Collapsing Yield Curve Portends Trouble Ahead

What everyone is focussing on is the spread between the maturities.  The smaller the spread the flatter the curve.  The following chart shows the various spreads of 2&30 year, 10&30 year and 2&10 year as a good range (note the pink areas are recessions):

Collapsing Yield Curve Portends Trouble Ahead

It is the precipitous nature of the collective falls, particularly since the March Fed rate hike, that has markets on edge with all spreads now at lows not seen since just prior to the GFC.  What everyone fears is an ‘inversion’ where they dip below zero, something you can see is getting very close.  Per that previous article we wrote “That has happened only 8 times since 1958 and in 6 of those occasions was followed by a recession.”

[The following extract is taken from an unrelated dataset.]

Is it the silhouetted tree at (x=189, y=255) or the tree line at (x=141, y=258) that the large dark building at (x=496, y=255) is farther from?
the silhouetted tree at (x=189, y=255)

It is certainly worrying members of the US Fed too as continuing to hikes rates into such an environment would be incredibly dangerous.  Just this week San Francisco Fed President John Williams warned that he would view "yield curve inversion as warning signal" and that an "inverted curve was a powerful recession signal" and "if the yield curve inverted, her would take it seriously.".  That was reinforced with St Louis Fed President James Bullard stating this needed to be debated by the FOMC right now predicting it could invert within 6 months.  The Fed of course has not always heeded such warnings.  From Bloomberg:

““A potential curve inversion should be taken as seriously as always,” Citigroup analysts led by Jabaz Mathai wrote in an April 13 report. “The historical relationship between the curve and implied recession probabilities is highly non-linear: implied probabilities grow very fast when the curve moves into inverted territory.”

In the report, Mathai argued that the Fed is wrong on the yield curve, again. He noted that in 2006, then-Chairman Ben S. Bernanke said he didn’t see inversion as portending an economic slowdown.”